## Start EXCERPTED TEXT

The Talmud (Talmud, Tanit 19a n.d.) also describes a particular Jewish wonder worker who brought rain in times of a persistent drought in the Holy Land during the first century BCE. Honi ha-Meagel (Honi the Circle-Drawer) drew a circle in the ground, stood in the circle, raised his eyes (but probably not his fist) and warned God that he was not leaving the circle until God sent rain. A tiny sprinkle came. “Not enough!” shouted Honi. A deluge came. “Too much!” The entire population of Jerusalem had to flee up to the Temple Mount because of the flood waters. Finally, the right amount came. Some rabbis wanted to excommunicate Honi for his dangerous impertinence. However, common sense prevailed, and they backed off. (What if the rains suddenly stopped?). Some commentaries give a more benign interpretation of why Honi was not excommunicated. The rabbis admired him for treating God as a Father who can be badgered by his child. Whatever the case, in accordance with Jewish theology, the Talmud indicates that it was not Honi, but God himself, who produced the rain.

## End EXCERPTED TEXT

DIRECTIVES:
(A) In the passage on Honi the Circle-Drawer, where did the people of Jerusalem go to escape the flood waters?
(B) Carry the passage on Honi the Circle-Drawer forward, picking up right after its final sentence.

## Start SUPPLIED DATA

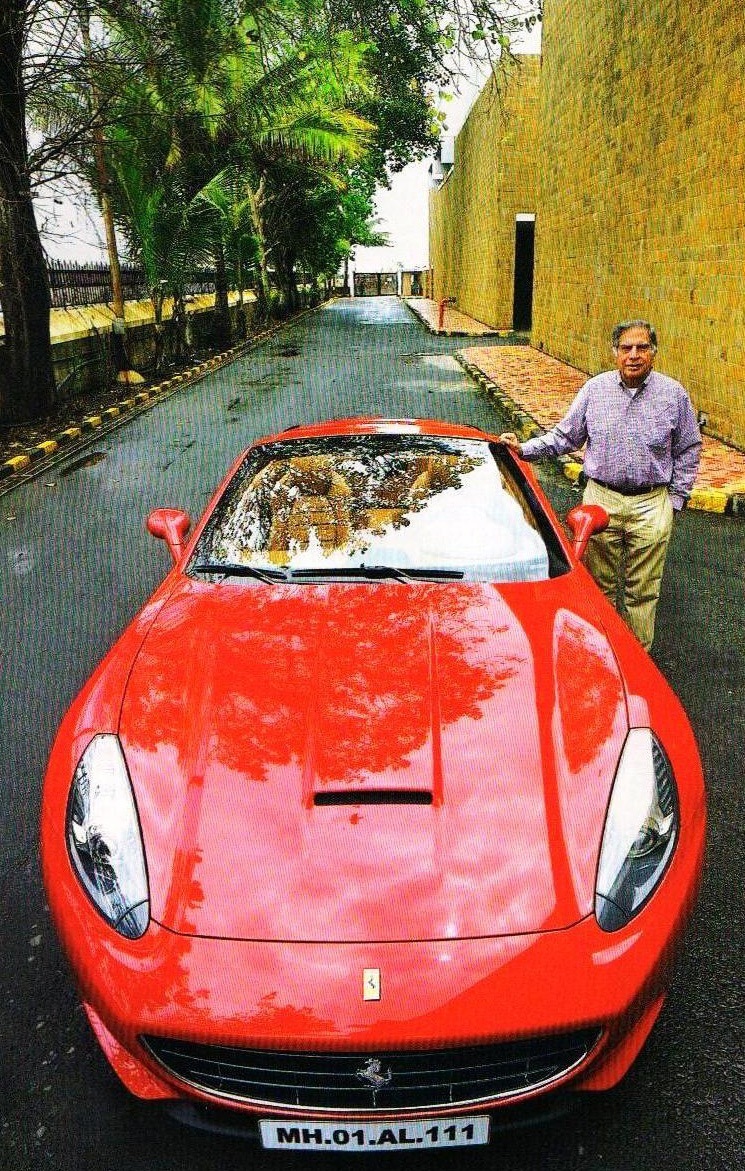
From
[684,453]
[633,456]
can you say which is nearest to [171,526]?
[633,456]

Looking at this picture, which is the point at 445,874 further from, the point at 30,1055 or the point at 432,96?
the point at 432,96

## End SUPPLIED DATA

RESPONSES BY TASK:
(A) They fled up to the Temple Mount.

(B)
To summarize: for two millennia, urban religious Jews all around the world have been in effect petitioning for rain in Palestine three times a day. It should be noted: This does not mean that the focus of Judaism is the weather. It is simply being pointed out that, whatever is considered to be Judaism’s main focus, it is an empirical fact that climate issues are raised several times a day. If there has been a religion more concerned with the weather than Judaism, it has not yet been documented. The paradox is that virtually none of those diaspora Jews who for centuries prayed for rain in Palestine would have benefitted directly if the prayers were literally answered and the rain fell on Muslim farms. We will show in the analytic conclusion that in fact, despite the surface content of the liturgical texts, diaspora Jews were not in fact praying for the wellbeing of Palestinian Muslim farmers. However, first let us examine the rainfall concerns of two other religious systems.

3. Northwest China, Ethnic Religion, and Climate Concerns

3.1. Background to the Tu

The Tu People (土族) are members of one of China’s 56 officially recognized minority ethnic groups. At present (2020), there are over 200,000 of them living in different regions of China’s Northwest, principally within Qinghai Province. The importance of rainfall in the religious beliefs and practices of the Tu is closely linked to their economy. Located on the northeastern edge of the Tibetan plateau, at an average altitude of 3000 m, most Tu households still make their living from a combination of farming—principally wheat, barley, potatoes, and rapeseed (for canola oil)—and the raising of sheep, along with some horses, cattle, and pigs.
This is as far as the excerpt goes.